Es ist wissenschaftlich eindeutig belegt, dass eine diabetesgerechte Kost nicht nur eine Grundlage für die Therapie des Typ 1 Diabetes darstellt, sondern vielmehr als der wichtigste Eckpfeiler in der Therapie des Typ 2 Diabetes und auch seiner Folgekrankheiten gelten kann. Die Diskussion mancher Ärzte darüber, dass die diabetesgerechte Kost nicht als Diät bezeichnet werden dürfe, ist müßig. Sie rührt insbesondere auch von der falschen Vorstellung her, dass Diät nur im Reformhaus erhältlich sei.
Aus ernährungsphysiologischer und diabetologischer Sicht sollte man nicht um den heißen Brei herumreden, sondern die Form der richtigen Ernährung bei Diabetikern als Diättherapie oder Ernährungstherapie bezeichnen. Es gibt beim Typ 2 Diabetes keine effizientere Behandlung als die Ernährungstherapie.
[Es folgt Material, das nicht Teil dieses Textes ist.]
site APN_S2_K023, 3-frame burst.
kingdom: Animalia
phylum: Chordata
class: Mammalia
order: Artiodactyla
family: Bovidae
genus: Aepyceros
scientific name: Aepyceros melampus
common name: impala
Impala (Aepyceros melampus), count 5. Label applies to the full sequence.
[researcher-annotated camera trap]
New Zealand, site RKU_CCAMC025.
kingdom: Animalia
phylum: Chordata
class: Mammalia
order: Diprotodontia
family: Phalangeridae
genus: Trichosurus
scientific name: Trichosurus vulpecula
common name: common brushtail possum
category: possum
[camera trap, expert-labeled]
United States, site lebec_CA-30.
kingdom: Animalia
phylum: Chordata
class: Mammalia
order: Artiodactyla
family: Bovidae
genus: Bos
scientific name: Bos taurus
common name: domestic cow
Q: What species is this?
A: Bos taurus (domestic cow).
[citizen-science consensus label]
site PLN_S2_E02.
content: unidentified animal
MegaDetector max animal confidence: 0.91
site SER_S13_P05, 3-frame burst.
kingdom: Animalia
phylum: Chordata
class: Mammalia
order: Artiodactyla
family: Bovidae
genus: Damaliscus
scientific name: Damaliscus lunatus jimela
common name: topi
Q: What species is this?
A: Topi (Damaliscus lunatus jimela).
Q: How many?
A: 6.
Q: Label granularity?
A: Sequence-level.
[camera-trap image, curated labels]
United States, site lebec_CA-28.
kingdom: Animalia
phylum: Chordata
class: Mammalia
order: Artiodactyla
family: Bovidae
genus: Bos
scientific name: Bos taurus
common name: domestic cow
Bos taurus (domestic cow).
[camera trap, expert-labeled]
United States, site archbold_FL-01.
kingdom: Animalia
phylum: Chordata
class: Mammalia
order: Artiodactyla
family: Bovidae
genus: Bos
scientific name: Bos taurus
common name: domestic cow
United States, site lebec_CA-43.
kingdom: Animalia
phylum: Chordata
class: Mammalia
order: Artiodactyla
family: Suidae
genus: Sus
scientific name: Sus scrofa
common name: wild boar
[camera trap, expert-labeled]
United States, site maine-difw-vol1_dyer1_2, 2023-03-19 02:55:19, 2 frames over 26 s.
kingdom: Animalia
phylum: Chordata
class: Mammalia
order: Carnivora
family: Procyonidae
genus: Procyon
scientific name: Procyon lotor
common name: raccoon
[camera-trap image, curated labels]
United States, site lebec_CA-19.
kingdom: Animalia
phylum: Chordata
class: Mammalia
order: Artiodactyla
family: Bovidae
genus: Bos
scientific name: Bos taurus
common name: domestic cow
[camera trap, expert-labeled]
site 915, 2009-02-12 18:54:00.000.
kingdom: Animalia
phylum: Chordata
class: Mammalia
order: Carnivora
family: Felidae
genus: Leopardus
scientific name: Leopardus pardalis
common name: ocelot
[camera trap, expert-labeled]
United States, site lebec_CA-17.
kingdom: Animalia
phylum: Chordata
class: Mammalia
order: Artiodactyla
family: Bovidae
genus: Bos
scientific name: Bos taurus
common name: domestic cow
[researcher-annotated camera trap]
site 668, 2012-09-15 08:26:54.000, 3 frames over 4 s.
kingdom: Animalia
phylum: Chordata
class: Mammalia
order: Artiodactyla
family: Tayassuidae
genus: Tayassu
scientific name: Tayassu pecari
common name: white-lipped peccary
In der größten Langzeitstudie zum Typ 2 Diabetes überhaupt, der UKPDS (United Kingdom Prospective Diabetes Study), hat sich gezeigt, dass etwa jede dritte der ursprünglich zum Einschluss in die Studie vorgesehenen Personen mit neu diagnostiziertem Typ 2 Diabetes mit Diät und ohne jegliche Diabetes-Medikation so gut zu behandeln waren, dass sie nach drei Monaten nicht mehr die Kriterien für die Aufnahme in die medikamentöse Therapiestudie erfüllten.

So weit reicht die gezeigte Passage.